- [What you will do]
List every clothing brand named in the forum thread on wool hunting clothes below.
[Extract provided — start]
# Wool Hunting Clothes



## Allen Oliver (Nov 28, 2013)

Looking for info on best Wool clothes for hunting and good locations to purchase.


----------



## 7Mag Hunter (Nov 29, 2013)

Real wool surplus USMC sweaters are worth their weight in gold,
if you can find one......light, and comfy and keeps you warm even
when wet....
Great 2nd layer for extreme cold days or top layer for cool days, with poly-pro base ....


----------



## MadMallard (Nov 29, 2013)

I have Columbia Wool jacket and overalls best hunting items I ever bought.


----------



## deadend (Nov 29, 2013)

I like Kuiu, First Lite, and Core4Element merino baselayers but the wool outer layers are far too heavy for their performance compared to synthetics. Online is the only way to fly.


----------



## bluemarlin (Nov 29, 2013)
[Extract provided — finish]
[Given data — start]
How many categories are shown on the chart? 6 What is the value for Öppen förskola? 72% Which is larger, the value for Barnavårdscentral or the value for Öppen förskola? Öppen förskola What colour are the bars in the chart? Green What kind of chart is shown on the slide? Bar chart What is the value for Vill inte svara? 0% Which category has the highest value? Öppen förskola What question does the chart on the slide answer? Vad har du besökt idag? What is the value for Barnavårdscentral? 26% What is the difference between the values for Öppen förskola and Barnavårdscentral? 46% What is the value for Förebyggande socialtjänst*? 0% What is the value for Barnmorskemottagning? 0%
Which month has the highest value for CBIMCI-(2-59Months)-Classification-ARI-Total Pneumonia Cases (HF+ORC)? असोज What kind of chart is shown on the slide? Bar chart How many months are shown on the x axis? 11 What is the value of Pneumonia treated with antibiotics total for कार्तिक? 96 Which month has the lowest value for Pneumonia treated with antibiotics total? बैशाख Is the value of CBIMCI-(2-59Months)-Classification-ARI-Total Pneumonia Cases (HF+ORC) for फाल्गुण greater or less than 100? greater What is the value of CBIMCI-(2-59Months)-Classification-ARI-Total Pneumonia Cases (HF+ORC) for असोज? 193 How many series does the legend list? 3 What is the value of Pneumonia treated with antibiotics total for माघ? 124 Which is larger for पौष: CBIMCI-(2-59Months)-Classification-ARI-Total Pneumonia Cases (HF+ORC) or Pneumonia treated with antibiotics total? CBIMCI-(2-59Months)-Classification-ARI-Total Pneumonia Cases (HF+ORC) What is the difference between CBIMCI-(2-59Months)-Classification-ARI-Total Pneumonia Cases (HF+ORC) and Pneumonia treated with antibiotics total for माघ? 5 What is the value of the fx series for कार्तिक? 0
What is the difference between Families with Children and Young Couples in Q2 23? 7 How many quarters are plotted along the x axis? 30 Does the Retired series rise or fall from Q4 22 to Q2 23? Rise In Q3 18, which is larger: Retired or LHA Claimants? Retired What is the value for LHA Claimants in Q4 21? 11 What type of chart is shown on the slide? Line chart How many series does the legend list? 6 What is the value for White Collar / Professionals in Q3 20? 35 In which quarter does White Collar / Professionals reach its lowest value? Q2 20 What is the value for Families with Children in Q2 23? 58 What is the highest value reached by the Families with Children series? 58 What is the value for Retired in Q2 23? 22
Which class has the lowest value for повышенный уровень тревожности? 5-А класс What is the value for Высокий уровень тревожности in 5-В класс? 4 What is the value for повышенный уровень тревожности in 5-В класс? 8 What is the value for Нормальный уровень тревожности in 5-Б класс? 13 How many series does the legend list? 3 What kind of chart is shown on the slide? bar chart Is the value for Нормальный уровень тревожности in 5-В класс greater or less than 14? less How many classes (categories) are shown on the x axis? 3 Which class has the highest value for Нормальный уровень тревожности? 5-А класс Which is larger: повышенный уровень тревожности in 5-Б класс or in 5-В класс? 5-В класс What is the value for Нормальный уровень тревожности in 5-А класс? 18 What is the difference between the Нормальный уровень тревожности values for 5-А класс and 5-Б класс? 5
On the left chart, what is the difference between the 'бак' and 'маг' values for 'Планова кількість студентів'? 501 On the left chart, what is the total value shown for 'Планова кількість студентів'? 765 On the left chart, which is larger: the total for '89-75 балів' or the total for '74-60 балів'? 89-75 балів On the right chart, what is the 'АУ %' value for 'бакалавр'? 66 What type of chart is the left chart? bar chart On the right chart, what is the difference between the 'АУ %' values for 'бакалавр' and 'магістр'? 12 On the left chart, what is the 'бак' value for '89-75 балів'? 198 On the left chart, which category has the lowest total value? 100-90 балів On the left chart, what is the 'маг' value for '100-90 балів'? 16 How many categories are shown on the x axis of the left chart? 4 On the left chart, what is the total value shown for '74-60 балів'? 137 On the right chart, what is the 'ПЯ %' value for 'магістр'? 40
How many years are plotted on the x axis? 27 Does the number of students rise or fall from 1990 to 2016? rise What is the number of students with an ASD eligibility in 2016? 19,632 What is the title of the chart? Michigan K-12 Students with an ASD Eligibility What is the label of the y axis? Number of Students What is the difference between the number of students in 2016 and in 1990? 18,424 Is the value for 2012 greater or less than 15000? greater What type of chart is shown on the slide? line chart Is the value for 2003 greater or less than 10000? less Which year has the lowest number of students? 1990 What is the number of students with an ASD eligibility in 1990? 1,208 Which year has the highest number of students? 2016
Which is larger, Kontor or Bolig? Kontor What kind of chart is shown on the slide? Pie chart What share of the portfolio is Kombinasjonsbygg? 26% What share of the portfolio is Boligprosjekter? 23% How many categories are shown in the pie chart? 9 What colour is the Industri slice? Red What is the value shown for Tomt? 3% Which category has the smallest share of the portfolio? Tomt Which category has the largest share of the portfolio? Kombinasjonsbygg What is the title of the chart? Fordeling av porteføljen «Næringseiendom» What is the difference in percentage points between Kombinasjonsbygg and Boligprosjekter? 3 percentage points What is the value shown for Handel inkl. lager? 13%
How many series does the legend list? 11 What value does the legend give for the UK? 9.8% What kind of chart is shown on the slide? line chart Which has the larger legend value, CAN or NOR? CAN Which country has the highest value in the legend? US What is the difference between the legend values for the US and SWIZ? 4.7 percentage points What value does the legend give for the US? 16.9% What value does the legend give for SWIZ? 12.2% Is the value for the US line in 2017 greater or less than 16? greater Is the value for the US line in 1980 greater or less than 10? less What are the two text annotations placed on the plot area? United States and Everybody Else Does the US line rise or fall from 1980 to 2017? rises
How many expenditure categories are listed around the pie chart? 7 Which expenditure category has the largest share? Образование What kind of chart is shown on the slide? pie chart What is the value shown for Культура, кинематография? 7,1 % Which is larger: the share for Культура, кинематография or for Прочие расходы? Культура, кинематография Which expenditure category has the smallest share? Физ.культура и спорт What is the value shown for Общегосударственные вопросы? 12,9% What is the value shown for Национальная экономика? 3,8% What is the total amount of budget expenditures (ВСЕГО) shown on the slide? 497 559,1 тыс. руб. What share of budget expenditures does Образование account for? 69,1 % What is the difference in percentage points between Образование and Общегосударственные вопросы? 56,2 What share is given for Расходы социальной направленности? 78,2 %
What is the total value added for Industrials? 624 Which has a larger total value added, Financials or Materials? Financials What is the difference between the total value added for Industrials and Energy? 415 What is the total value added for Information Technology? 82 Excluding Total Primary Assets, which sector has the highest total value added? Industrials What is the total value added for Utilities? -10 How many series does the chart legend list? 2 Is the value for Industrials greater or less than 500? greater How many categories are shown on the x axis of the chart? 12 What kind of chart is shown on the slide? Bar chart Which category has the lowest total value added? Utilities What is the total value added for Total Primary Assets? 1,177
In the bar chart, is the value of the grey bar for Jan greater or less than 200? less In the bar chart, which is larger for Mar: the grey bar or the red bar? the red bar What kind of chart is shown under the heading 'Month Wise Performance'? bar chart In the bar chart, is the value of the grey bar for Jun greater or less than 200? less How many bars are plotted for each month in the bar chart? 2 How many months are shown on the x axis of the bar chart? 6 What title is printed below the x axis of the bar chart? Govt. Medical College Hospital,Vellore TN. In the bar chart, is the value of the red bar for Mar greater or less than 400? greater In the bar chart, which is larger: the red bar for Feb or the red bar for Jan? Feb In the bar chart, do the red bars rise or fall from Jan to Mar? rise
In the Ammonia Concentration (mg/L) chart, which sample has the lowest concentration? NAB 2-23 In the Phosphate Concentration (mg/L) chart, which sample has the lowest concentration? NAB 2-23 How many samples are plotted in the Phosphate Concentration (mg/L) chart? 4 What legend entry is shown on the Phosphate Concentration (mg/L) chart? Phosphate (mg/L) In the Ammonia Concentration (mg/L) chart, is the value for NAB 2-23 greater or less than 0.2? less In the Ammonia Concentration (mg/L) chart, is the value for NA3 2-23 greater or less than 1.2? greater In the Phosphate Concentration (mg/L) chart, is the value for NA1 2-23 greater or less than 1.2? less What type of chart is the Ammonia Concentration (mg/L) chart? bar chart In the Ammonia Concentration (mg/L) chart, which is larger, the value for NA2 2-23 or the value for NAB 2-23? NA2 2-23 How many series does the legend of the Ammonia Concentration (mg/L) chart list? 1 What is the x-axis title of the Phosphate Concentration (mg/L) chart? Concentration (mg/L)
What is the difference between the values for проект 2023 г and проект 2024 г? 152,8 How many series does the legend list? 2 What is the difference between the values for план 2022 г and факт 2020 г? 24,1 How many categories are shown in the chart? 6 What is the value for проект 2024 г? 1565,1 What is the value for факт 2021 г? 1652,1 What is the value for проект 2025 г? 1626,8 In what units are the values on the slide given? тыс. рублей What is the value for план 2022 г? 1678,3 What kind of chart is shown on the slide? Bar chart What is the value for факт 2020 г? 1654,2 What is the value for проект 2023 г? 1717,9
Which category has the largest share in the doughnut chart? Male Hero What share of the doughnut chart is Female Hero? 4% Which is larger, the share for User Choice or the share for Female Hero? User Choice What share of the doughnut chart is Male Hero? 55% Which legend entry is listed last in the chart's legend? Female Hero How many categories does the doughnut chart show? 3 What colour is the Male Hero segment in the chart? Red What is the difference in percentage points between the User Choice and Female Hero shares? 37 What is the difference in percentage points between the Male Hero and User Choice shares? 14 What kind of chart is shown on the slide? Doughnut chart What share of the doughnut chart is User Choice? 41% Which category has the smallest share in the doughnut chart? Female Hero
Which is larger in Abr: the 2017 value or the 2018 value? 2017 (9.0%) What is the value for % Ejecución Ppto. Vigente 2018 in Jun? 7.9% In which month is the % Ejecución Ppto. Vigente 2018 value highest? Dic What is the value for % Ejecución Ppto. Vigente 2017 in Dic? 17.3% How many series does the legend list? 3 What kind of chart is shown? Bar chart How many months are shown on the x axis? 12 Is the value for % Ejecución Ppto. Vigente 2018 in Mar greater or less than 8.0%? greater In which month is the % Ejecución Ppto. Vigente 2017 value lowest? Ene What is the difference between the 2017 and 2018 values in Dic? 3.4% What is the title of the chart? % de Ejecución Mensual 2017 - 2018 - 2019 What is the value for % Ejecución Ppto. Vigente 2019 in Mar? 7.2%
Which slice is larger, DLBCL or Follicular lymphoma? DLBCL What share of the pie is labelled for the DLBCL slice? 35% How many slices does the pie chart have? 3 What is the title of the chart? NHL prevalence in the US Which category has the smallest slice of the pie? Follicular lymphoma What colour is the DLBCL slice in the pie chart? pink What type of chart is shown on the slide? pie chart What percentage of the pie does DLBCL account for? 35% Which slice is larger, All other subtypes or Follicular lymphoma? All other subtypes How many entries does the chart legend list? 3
[Given data — finish]
- [Response to the exercise]
Columbia, Kuiu, First Lite, Core4Element